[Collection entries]
※ ※ ※
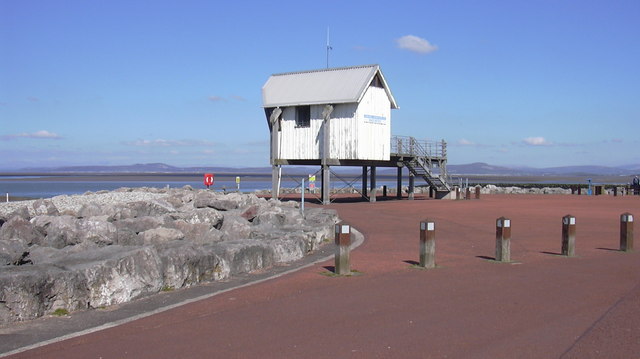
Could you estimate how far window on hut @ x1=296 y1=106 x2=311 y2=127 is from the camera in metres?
34.4

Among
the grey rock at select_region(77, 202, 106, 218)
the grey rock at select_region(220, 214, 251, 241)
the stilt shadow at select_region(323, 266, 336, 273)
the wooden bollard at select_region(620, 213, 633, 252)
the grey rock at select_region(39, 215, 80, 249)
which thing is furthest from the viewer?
the grey rock at select_region(77, 202, 106, 218)

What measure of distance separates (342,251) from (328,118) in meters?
21.8

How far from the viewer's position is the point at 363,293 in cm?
1012

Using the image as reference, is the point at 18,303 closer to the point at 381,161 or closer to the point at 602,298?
the point at 602,298

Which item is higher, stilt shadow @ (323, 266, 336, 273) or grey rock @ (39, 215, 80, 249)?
grey rock @ (39, 215, 80, 249)

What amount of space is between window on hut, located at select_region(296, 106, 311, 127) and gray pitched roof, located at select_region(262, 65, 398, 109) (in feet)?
1.48

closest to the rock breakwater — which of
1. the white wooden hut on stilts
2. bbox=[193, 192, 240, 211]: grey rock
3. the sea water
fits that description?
bbox=[193, 192, 240, 211]: grey rock

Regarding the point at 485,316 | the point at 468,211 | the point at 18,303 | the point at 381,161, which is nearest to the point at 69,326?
the point at 18,303

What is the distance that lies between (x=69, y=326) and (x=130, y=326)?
0.74 metres

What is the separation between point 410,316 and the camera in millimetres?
8602

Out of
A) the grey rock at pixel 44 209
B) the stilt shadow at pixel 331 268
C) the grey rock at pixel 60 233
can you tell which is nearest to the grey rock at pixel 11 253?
the grey rock at pixel 60 233

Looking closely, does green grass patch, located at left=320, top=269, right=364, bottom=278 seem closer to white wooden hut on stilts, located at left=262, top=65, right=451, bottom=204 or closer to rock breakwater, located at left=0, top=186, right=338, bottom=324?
rock breakwater, located at left=0, top=186, right=338, bottom=324

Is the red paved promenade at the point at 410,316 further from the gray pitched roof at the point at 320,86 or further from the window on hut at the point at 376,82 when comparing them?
the window on hut at the point at 376,82

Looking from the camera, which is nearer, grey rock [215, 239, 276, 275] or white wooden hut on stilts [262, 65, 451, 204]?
grey rock [215, 239, 276, 275]
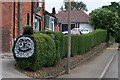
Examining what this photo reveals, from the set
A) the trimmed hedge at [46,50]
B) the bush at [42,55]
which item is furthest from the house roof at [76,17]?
the bush at [42,55]

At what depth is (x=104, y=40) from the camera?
48000 millimetres

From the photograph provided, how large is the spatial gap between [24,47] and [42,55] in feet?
3.38

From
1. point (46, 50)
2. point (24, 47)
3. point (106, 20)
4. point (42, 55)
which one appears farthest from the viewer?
point (106, 20)

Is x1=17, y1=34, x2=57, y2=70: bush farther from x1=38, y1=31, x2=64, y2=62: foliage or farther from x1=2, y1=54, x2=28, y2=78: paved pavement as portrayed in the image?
x1=38, y1=31, x2=64, y2=62: foliage

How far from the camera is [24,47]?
14641 mm

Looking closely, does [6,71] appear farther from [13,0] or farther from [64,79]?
[13,0]

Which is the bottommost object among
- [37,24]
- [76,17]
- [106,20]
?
[37,24]

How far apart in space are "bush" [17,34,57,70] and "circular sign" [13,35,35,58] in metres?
0.24

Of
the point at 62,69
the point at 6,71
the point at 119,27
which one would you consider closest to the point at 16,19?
the point at 62,69

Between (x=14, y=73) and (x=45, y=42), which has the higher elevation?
(x=45, y=42)

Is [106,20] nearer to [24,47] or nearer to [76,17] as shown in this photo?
[76,17]

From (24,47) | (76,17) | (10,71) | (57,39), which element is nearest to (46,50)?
(24,47)

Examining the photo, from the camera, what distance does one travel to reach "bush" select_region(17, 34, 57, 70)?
1445 cm

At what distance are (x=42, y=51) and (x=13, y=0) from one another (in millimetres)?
8101
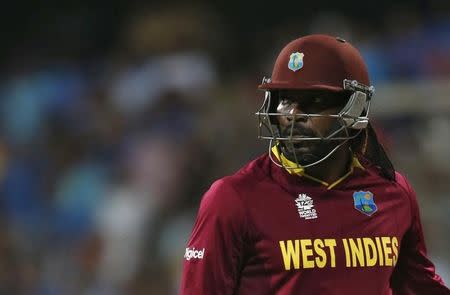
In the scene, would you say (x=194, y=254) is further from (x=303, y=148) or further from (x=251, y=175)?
(x=303, y=148)

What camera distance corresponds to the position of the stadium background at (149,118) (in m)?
5.27

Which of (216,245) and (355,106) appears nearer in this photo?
(216,245)

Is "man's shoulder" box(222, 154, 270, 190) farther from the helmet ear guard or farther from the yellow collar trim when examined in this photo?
the helmet ear guard

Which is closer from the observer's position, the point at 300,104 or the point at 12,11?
the point at 300,104

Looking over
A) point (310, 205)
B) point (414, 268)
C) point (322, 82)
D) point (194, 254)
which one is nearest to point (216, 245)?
point (194, 254)

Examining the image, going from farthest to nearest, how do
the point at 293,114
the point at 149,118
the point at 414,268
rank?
1. the point at 149,118
2. the point at 414,268
3. the point at 293,114

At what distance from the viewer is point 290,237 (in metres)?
2.49

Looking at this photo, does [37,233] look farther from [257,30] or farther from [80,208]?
[257,30]

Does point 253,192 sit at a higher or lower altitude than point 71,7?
lower

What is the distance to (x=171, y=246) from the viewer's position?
550 cm

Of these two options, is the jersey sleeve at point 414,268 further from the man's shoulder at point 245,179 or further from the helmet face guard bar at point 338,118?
the man's shoulder at point 245,179

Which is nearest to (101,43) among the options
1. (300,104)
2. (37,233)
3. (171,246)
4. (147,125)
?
(147,125)

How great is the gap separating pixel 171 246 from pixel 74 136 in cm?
153

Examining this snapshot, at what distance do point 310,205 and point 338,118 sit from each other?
0.84ft
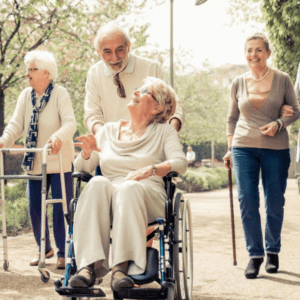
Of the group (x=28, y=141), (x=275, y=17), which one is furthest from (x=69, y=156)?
(x=275, y=17)

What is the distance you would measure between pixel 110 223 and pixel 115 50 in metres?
1.65

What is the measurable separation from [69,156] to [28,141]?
0.43 m

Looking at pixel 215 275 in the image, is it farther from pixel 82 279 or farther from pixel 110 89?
pixel 82 279

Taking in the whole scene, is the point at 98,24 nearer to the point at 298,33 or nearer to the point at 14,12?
the point at 14,12

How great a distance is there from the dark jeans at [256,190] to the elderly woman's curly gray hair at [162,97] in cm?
131

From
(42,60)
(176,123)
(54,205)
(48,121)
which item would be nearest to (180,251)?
(176,123)

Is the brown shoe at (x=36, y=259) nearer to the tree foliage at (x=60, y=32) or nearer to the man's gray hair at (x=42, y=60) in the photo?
the man's gray hair at (x=42, y=60)

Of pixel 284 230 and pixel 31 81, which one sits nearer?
pixel 31 81

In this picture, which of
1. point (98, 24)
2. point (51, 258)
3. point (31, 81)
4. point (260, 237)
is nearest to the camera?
point (260, 237)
※ ※ ※
= EXERCISE GOAL =
Every record must be copied exactly, with images dropped from the result.

= RESPONSE BELOW =
Could you estimate how far window on hut @ x1=296 y1=106 x2=311 y2=127 is from the camera in metres?
34.4

Among
the grey rock at select_region(77, 202, 106, 218)
the grey rock at select_region(220, 214, 251, 241)
the stilt shadow at select_region(323, 266, 336, 273)
the wooden bollard at select_region(620, 213, 633, 252)
the grey rock at select_region(39, 215, 80, 249)
which thing is furthest from the viewer?
the grey rock at select_region(77, 202, 106, 218)

What measure of distance separates (342,251) from (328,118) in meters?
21.8

How far from the viewer's position is the point at 363,293 in cm?
1012

Using the image as reference, is the point at 18,303 closer to the point at 381,161 or closer to the point at 602,298?
the point at 602,298

Which item is higher, stilt shadow @ (323, 266, 336, 273) or grey rock @ (39, 215, 80, 249)?
grey rock @ (39, 215, 80, 249)

What amount of space is between window on hut, located at select_region(296, 106, 311, 127) and gray pitched roof, located at select_region(262, 65, 398, 109) (in feet)?
1.48

closest to the rock breakwater — which of
1. the white wooden hut on stilts
2. bbox=[193, 192, 240, 211]: grey rock
3. the sea water
fits that description?
bbox=[193, 192, 240, 211]: grey rock

Regarding the point at 485,316 | the point at 468,211 | the point at 18,303 | the point at 381,161, which is nearest to the point at 69,326?
the point at 18,303

What is the distance that lies between (x=69, y=326) and (x=130, y=326)?
0.74 metres

What is the separation between point 410,316 and the camera in millimetres?
8602

Out of
A) the grey rock at pixel 44 209
B) the stilt shadow at pixel 331 268
C) the grey rock at pixel 60 233
can you tell which is nearest to the grey rock at pixel 11 253?
the grey rock at pixel 60 233

Looking closely, does green grass patch, located at left=320, top=269, right=364, bottom=278 seem closer to white wooden hut on stilts, located at left=262, top=65, right=451, bottom=204 or closer to rock breakwater, located at left=0, top=186, right=338, bottom=324?
rock breakwater, located at left=0, top=186, right=338, bottom=324

Is the red paved promenade at the point at 410,316 further from the gray pitched roof at the point at 320,86 or further from the window on hut at the point at 376,82 when comparing them?
the window on hut at the point at 376,82

Looking from the camera, which is nearer, grey rock [215, 239, 276, 275] or white wooden hut on stilts [262, 65, 451, 204]?
grey rock [215, 239, 276, 275]
Examining what this photo reveals, from the set
A) the trimmed hedge at [46,50]
B) the bush at [42,55]
which item is furthest from the house roof at [76,17]?
the bush at [42,55]

At what depth is (x=104, y=40) from the camera?
48000 millimetres

From the photograph provided, how large is the spatial gap between [24,47] and [42,55] in feet?
3.38

From
1. point (46, 50)
2. point (24, 47)
3. point (106, 20)
4. point (42, 55)
which one appears farthest from the viewer?
point (106, 20)

Is x1=17, y1=34, x2=57, y2=70: bush farther from x1=38, y1=31, x2=64, y2=62: foliage or farther from x1=2, y1=54, x2=28, y2=78: paved pavement as portrayed in the image?
x1=38, y1=31, x2=64, y2=62: foliage

How far from the camera is [24,47]?
14641 mm

Looking closely, does [6,71] appear farther from [13,0] or farther from [64,79]?
[13,0]

Which is the bottommost object among
- [37,24]
- [76,17]
- [106,20]
?
[37,24]

How far apart in space are "bush" [17,34,57,70] and "circular sign" [13,35,35,58] in metres?
0.24

Of
the point at 62,69
the point at 6,71
the point at 119,27
which one would you consider closest to the point at 16,19?
the point at 62,69

Between (x=14, y=73) and (x=45, y=42), which has the higher elevation?
(x=45, y=42)

Is [106,20] nearer to [24,47] or nearer to [76,17] as shown in this photo?
[76,17]

From (24,47) | (76,17) | (10,71) | (57,39), which element is nearest to (46,50)?
(24,47)

Examining the photo, from the camera, what distance does one travel to reach "bush" select_region(17, 34, 57, 70)?
1445 cm

At what distance are (x=42, y=51) and (x=13, y=0) from one another (in millimetres)?
8101
In the scene, would you say (x=194, y=254) is further from (x=303, y=148) or further from (x=251, y=175)?
(x=303, y=148)

What camera distance corresponds to the position of the stadium background at (149,118) (in m)?
5.27

Which of (216,245) and (355,106) appears nearer in this photo?
(216,245)

Is "man's shoulder" box(222, 154, 270, 190) farther from the helmet ear guard or farther from the yellow collar trim when examined in this photo?
the helmet ear guard

Which is closer from the observer's position, the point at 300,104 or the point at 12,11?
the point at 300,104

Looking over
A) point (310, 205)
B) point (414, 268)
C) point (322, 82)
D) point (194, 254)
which one is nearest to point (216, 245)?
point (194, 254)

Examining the image, going from farthest to nearest, how do
the point at 293,114
the point at 149,118
the point at 414,268
rank?
1. the point at 149,118
2. the point at 414,268
3. the point at 293,114

At what distance from the viewer is point 290,237 (in metres)?
2.49

Looking at this photo, does [37,233] look farther from [257,30] or farther from [80,208]?
[257,30]

Does point 253,192 sit at a higher or lower altitude than point 71,7?
lower

What is the distance to (x=171, y=246) from the viewer's position?
550 cm

Of these two options, is the jersey sleeve at point 414,268 further from the man's shoulder at point 245,179 or further from the helmet face guard bar at point 338,118?
the man's shoulder at point 245,179

Which is nearest to (101,43) among the options
1. (300,104)
2. (37,233)
3. (171,246)
4. (147,125)
?
(147,125)

How great is the gap separating pixel 171 246 from pixel 74 136 in cm?
153

Examining this snapshot, at what distance do point 310,205 and point 338,118 sit from each other?
0.84ft
Of the group (x=28, y=141), (x=275, y=17), which one is furthest from (x=69, y=156)?
(x=275, y=17)

What is the distance you would measure between pixel 110 223 and pixel 115 50 in metres?
1.65

What is the measurable separation from [69,156] to [28,141]?
0.43 m

Looking at pixel 215 275 in the image, is it farther from pixel 82 279 or farther from pixel 110 89?
pixel 82 279

Taking in the whole scene, is the point at 98,24 nearer to the point at 298,33 or nearer to the point at 14,12?
the point at 14,12

How great a distance is there from the dark jeans at [256,190] to the elderly woman's curly gray hair at [162,97] in cm?
131

From
(42,60)
(176,123)
(54,205)
(48,121)
which item would be nearest to (180,251)?
(176,123)

Is the brown shoe at (x=36, y=259) nearer to the tree foliage at (x=60, y=32) or nearer to the man's gray hair at (x=42, y=60) in the photo?
the man's gray hair at (x=42, y=60)

Of pixel 284 230 and pixel 31 81, which one sits nearer?
pixel 31 81

In this picture, which of
1. point (98, 24)
2. point (51, 258)
3. point (31, 81)
4. point (260, 237)
is nearest to the camera?
point (260, 237)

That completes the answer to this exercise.